Quoted from Wikipedia:

“B’nai Jacob’s Renaissance or Deco Vernacular synagogue building at 529 East Main Street (at Union Street) was constructed in 1915. The architects were L.T. Chrisman and company and George M. Kerns. The exterior is brick, with an addition in the back holding a kitchen and social hall, built sometime in the 1950s.

As originally built, the bimah was in the center of the sanctuary, but in an earlier modernization of the building, the central bimah was removed. The woodwork around the Torah ark is original, as is the 7–branched menorah in front of the ark. The ark doors and interior, however, are not original.

The sanctuary features a woman’s gallery against the south–west wall, built over the front entrance foyer and classroom, although it is rarely used. In traditional Judaism, women were seated separately from men, separated by a mechitza which frequently took the form of a balcony. The separation of men and women at B’nai Jacob ended when one woman’s health problems prevented her from climbing the stairs to the balcony.

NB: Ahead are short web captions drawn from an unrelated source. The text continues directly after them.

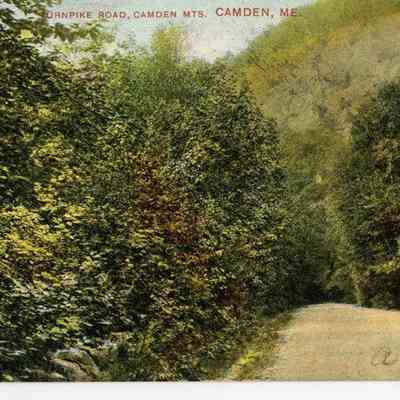 Pat Jones Postcard Collection 052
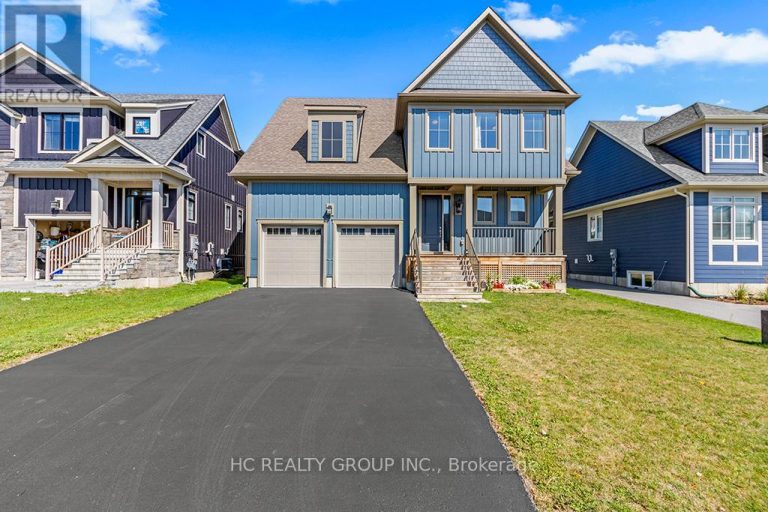 181 YELLOW BIRCH CRESCENT Blue Mountains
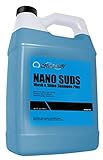 Nanoskin NANO SUDS Wash & Shine Shampoo Plus [NA-NSS128], 1 Gallons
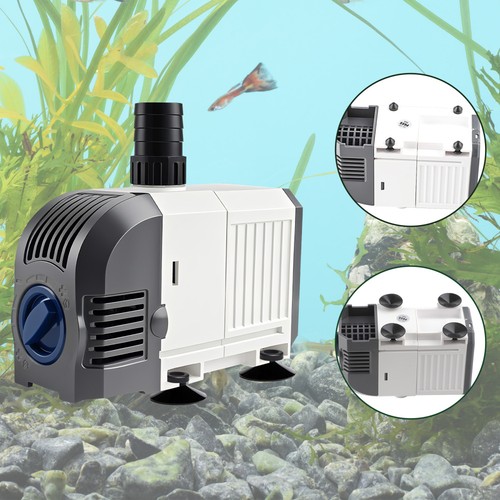 Pro teichpumpe 1500l - teichpumpe, 1500l/h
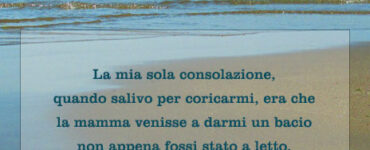 frase del giorno consolazione mamma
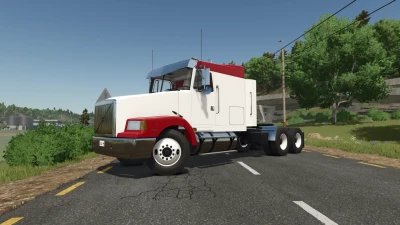Volvo WIA v0.9.1.0
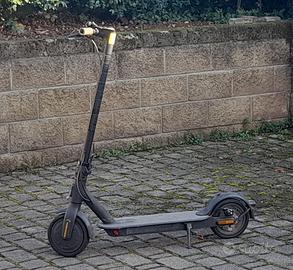 Monopattino elettrico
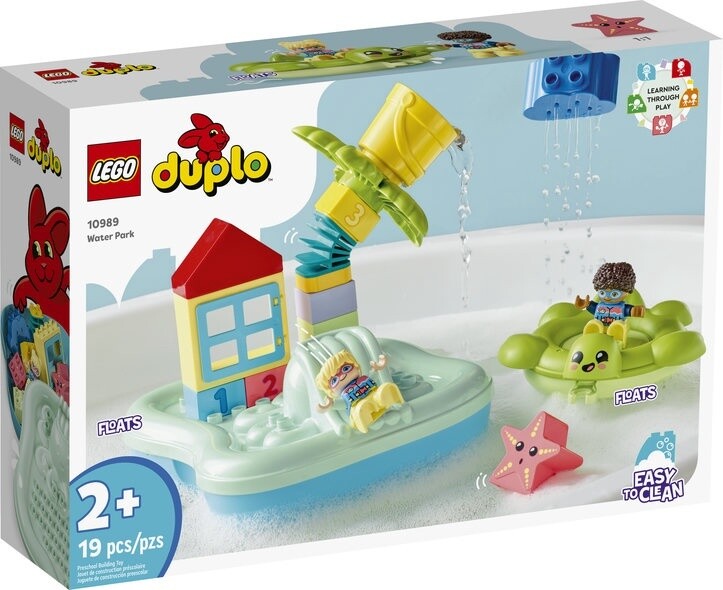 10989 Water Park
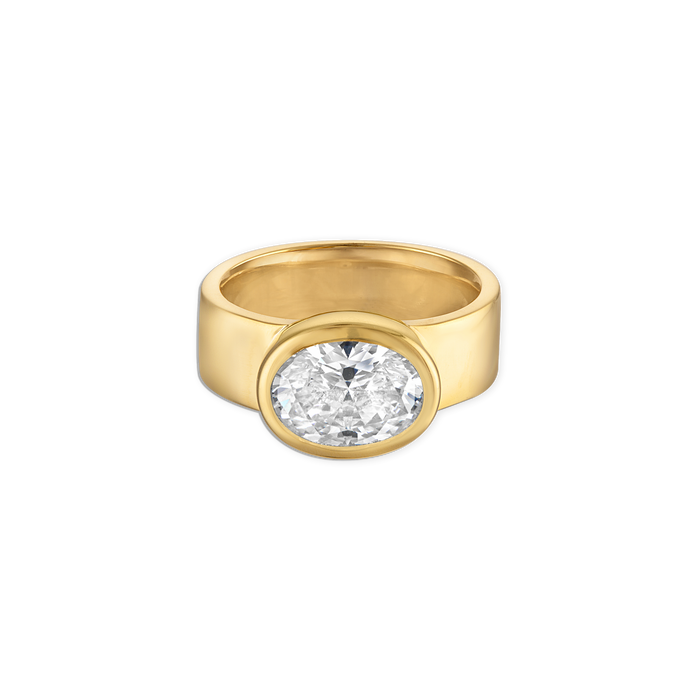 The Core Ring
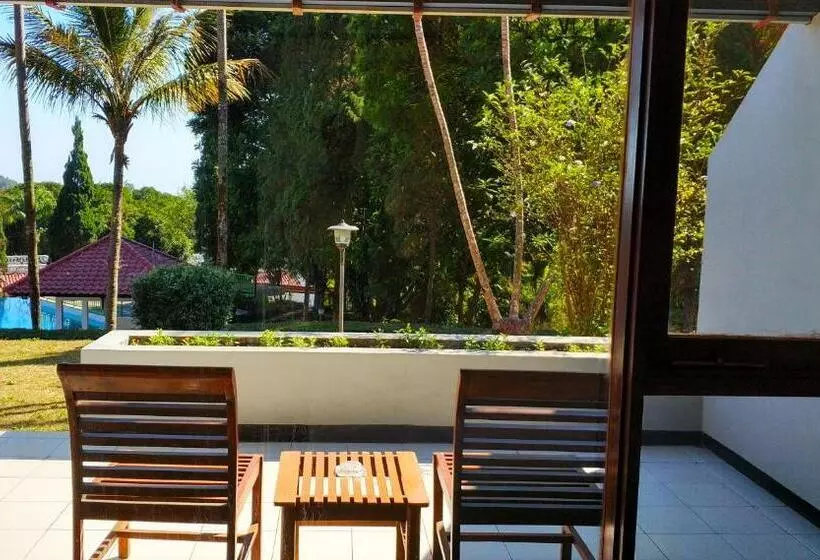 Grand Whiz Hotel Bromo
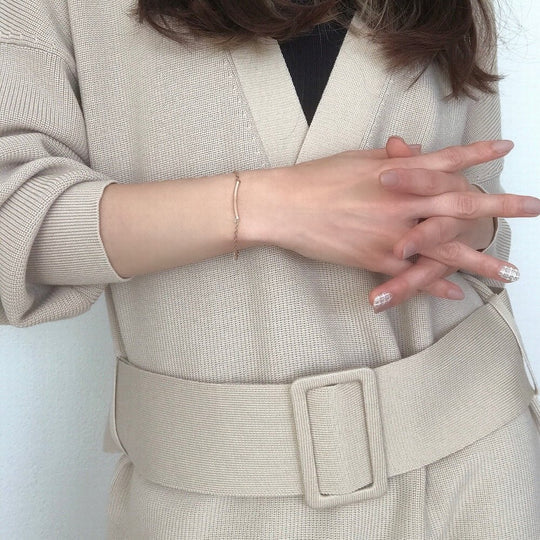 レディース ブレスレット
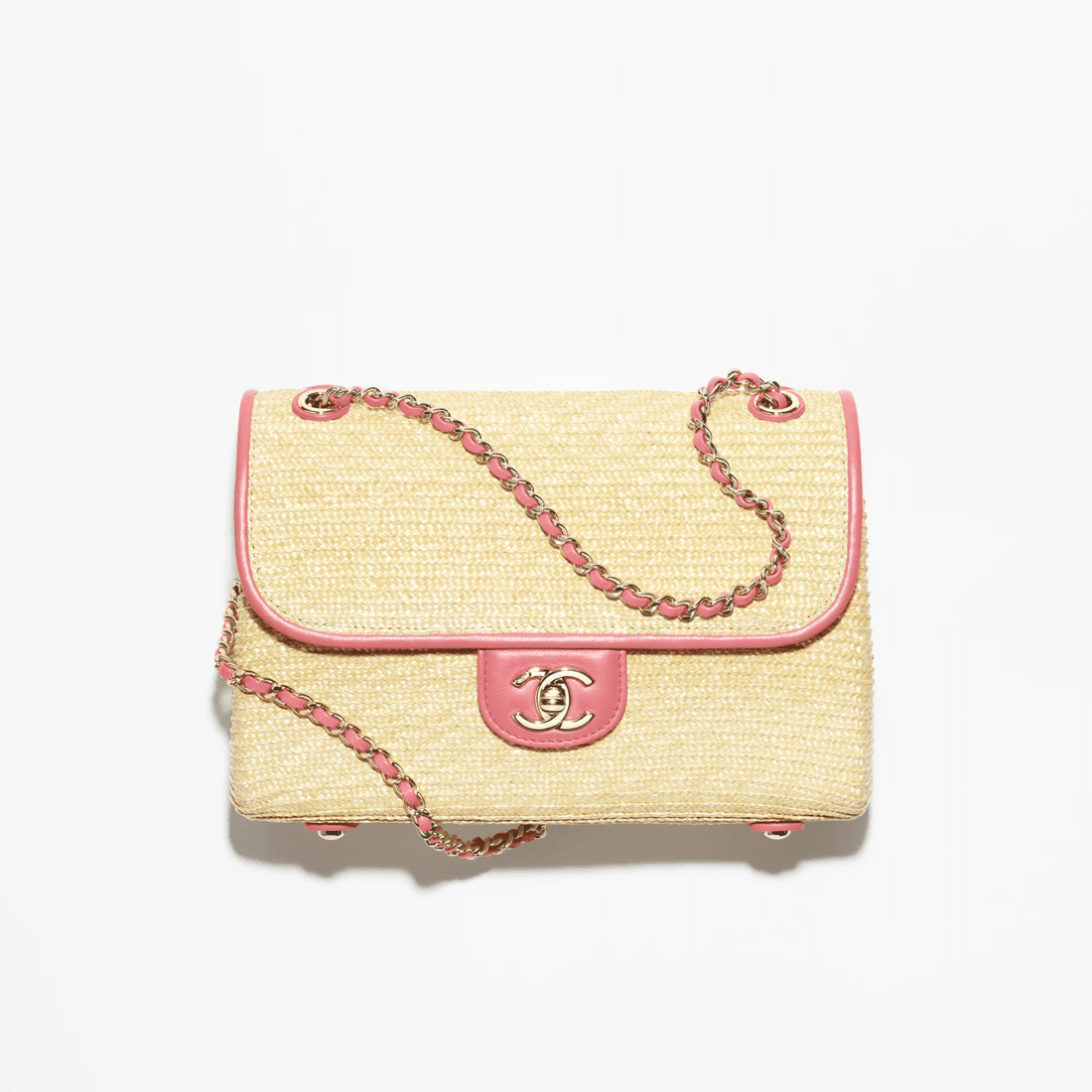6870aa696cd488805d0a8dbb6295707a CHANEL Small Flap Bag - Image 1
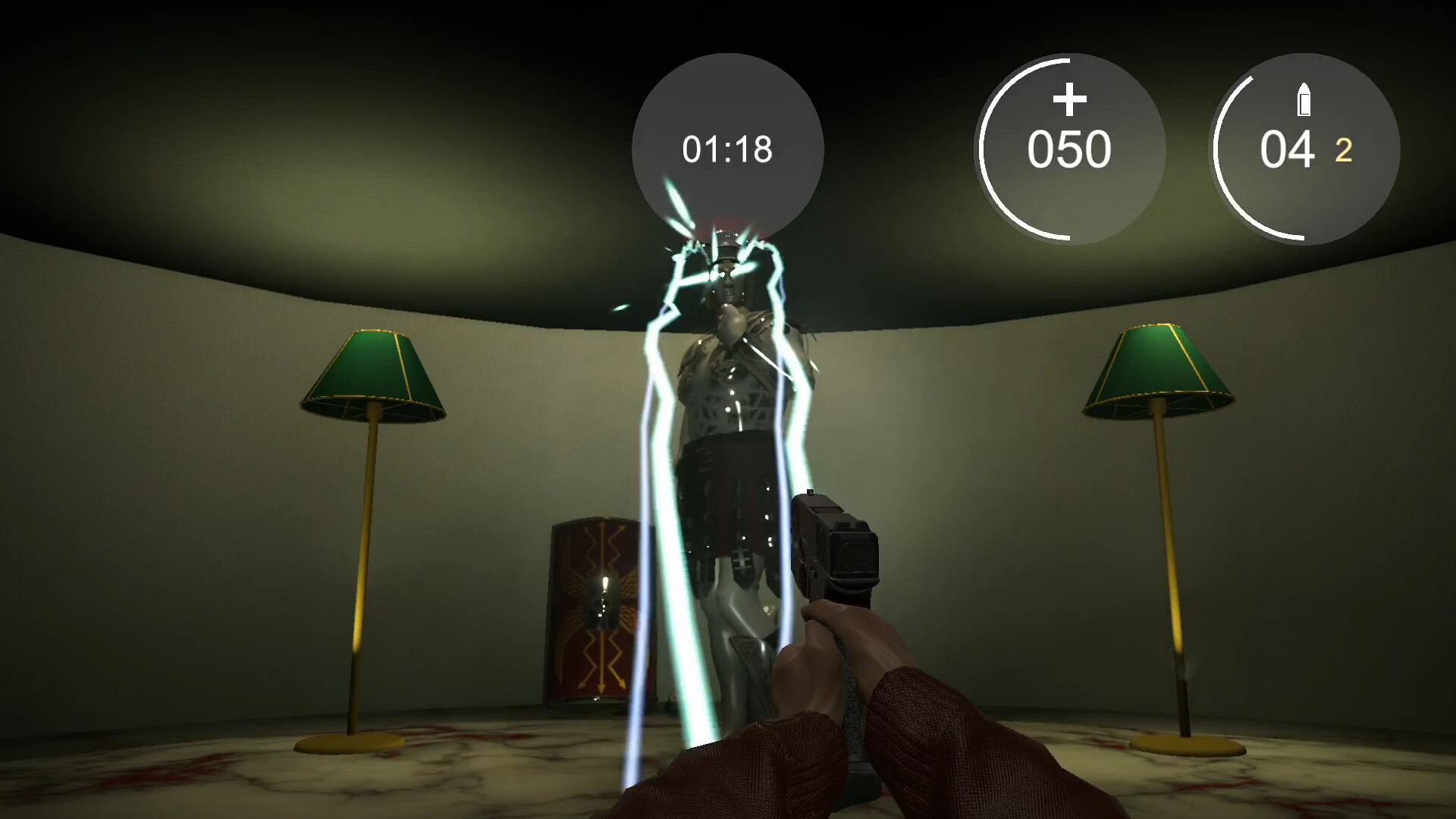 Mental Saga screenshot 10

The building was added to the National Register of Historic Places on August 10, 2004 (reference number 4000815), and underwent major historic restoration in 2004– 2005.”

By 1919 Ottumwa’s Jewish population had risen to 412. The Hebrew school had 1 teacher and 21 students and it had daily classes. The B’nai Jacob congregation had about 250 members during the 1930s and 1940s. In the 1950s, it affiliated with the Conservative movement. It is still Conservative today.

By 1951, the Jewish population of Ottumwa was 231. By 1960, it was 175. And by 1962, it was 150. For the next 2 decades, through 1983, the population remained unchanged. By 2010, there were only about the congregation on a typical Saturday morning was only 7. As of 2016, while there are about 10 members only 4 live in Ottumwa attending Saturday morning services on a consistent basis. Edna Ferber, famous author and Pulitzer Prize winning author of So Big, lived in Ottumwa in the 1890s for 7 years – age 5–12. Her family moved away due to harsh anti–Semitism. According to Wikipedia, Edna’s father operated The Fair, a department store in downtown Ottumwa. The ongoing anti–Semitism in Ottumwa had a lasting influence on Edna. She wrote of her years in Ottumwa: “I don’t think that there was a day when I wasn’t called a sheeny.”